Things I wish I could tell you
I once had someone tell me that they couldn't trust me because I was a writer.  This person's reasoning was that writers took all the things they hear or see or happen to them and put them in stories or articles that get displayed to the public.  That means something that this person may convey in privacy, in secret, will be "out there," for everyone to know about it.  And then, when this private/embarrassing/secret there is being read by everyone, the writer's "excuse" is, "It's part of my work." 
This person had a point.  Though I argued with them at the time that I'm sharing as much about myself as I do anyone else, but in such a way that most readers, less than 99% of anyone reading my published work, and most of the friends and colleagues that read my stuff before it gets sent out, don't know where my little slices of reality end and fiction begins.  Every one of those "secrets" are encoding into my stories, altered, stretched or flipped around, so that their reality flavors the work, but the specifics are no longer discernible.  
But the argument put to me has started cramping my writing.  Not so much in my fiction, that is being written in the same way as before.  In this blog, however, I find myself writing about things that I see and hear in my life, things I want to "storyfy," working with them like clay so I can both understand and benefit from them, and then deciding to write something else, something safer that doesn't give anything away, or where "the names have been changed to protect the innocent."  
I haven't found a solution to this problem.  Not a completely satisfactory one.  But it's been right in front of my nose for a while in recent weeks.  I don't want my therapy, which my writing is for me in a big way, to give someone else a need for going to therapy themselves.  
That's it.  Except to say, "Happy New Year," and all that.  And thanks for reading.

2 Comments:

Anonymous Larry said...

Happy New year Erick.

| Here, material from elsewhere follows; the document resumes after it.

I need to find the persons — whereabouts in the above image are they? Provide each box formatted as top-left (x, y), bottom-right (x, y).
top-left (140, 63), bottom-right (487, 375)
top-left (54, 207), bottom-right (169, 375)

Lots of things I could comment on. Work seems to be an issue for you recently. Story ideas are everywhere. I read the RSS feed from Science Daily after a while they all seem the same then you can pick out some factoids to run with in your worldbuilding. People not trusting writers because they suck out their souls and put them in print is probably part of our mythology. You might want to look at Transactional Analysis to provide a framework in that regard. I don't think speed is the issue, maybe overanalysis.
Just some end of year quick thoughts. Keep on blogging.

December 31, 2012 at 9:11 AM  
Blogger Erick Melton said...

Thanks for the comment. Some things to think about for the new year.